Un nouveau chapitre pour la BICICI sous l’impulsion d’Ahmed Cissé

L’actionnariat de la Banque internationale pour le commerce et l’industrie de Côte d’Ivoire (BICICI) connaît une transformation significative. Trois ans après le départ de BNP Paribas et la transition de la banque vers des actionnaires ivoiriens, un nouveau tournant s’annonce. La Banque nationale d’investissement (BNI) a finalisé, début juillet, une transaction majeure avec le fonds d’investissement Brandon & Mcain Capital. Cette opération concerne le rachat de l’intégralité des parts détenues par la BNI dans la BICICI.

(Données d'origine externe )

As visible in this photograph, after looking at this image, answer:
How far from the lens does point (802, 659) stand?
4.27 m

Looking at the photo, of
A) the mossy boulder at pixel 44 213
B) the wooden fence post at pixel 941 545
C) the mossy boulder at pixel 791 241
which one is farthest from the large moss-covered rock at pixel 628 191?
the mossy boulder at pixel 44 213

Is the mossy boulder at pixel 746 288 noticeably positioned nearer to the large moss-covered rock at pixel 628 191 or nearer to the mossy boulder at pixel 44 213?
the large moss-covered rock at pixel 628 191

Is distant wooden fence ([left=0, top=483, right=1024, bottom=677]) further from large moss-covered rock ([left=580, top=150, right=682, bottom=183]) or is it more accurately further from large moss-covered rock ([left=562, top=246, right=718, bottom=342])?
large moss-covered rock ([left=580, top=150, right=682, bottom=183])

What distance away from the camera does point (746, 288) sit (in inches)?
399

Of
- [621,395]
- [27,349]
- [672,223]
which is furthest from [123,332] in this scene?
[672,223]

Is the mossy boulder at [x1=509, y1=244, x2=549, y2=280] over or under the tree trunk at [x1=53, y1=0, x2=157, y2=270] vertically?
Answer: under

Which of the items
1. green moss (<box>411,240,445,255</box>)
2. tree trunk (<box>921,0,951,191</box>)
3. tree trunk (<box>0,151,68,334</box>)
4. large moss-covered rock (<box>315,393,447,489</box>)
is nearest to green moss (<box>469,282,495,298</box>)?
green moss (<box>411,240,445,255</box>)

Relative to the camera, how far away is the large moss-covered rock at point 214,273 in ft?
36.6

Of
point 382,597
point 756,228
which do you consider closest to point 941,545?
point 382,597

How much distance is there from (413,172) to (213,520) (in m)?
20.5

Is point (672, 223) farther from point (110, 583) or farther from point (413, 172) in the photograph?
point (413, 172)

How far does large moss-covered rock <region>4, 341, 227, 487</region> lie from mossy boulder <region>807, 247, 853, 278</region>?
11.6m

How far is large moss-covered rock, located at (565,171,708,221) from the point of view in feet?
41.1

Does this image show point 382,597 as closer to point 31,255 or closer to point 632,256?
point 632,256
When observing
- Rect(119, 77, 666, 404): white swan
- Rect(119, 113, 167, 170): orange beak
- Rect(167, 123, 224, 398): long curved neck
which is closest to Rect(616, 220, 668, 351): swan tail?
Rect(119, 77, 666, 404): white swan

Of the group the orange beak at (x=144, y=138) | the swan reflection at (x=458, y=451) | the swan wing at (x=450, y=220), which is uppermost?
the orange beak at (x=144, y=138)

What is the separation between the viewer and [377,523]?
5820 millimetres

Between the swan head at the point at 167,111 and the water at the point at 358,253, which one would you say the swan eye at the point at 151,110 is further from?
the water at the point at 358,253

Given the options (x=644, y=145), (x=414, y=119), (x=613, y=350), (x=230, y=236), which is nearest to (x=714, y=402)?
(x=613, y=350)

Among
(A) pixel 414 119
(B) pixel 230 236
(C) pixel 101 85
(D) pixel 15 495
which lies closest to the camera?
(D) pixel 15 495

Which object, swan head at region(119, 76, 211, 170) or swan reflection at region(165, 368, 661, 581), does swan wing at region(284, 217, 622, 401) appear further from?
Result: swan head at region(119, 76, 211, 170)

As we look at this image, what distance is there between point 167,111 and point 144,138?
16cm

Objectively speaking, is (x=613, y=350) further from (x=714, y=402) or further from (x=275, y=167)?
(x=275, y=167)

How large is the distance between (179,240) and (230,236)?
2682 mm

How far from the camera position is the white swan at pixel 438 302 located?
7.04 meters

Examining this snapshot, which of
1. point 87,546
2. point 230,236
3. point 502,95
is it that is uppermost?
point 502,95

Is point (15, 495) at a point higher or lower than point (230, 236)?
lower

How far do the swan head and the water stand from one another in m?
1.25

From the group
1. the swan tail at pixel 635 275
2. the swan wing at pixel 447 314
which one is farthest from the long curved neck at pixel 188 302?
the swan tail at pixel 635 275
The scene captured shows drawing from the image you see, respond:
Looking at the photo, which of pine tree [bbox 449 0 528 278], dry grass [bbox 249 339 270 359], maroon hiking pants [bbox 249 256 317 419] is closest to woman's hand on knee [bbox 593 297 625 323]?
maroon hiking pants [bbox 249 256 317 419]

Au cœur de cette restructuration financière, Ahmed Cissé, figure emblématique du secteur privé ivoirien et président de la Confédération générale des entreprises de Côte d’Ivoire (CGECI), s’impose comme l’acteur clé. À travers son fonds, il acquiert les 21,09 % du capital et des droits de vote cédés par la BNI. Une fois cette acquisition validée par la Commission bancaire de l’UMOA, sa participation atteindra 40,2 % du capital de la banque, contre 19,11 % actuellement.

Une consolidation du secteur bancaire ivoirien

Cette opération marque une étape cruciale dans la fédéralisation des institutions financières locales. En renforçant sa position au sein de la BICICI, Ahmed Cissé confirme son rôle central dans le paysage économique ivoirien. La transition progressive vers un actionnariat majoritairement national s’inscrit dans une dynamique plus large de souveraineté financière pour la Côte d’Ivoire.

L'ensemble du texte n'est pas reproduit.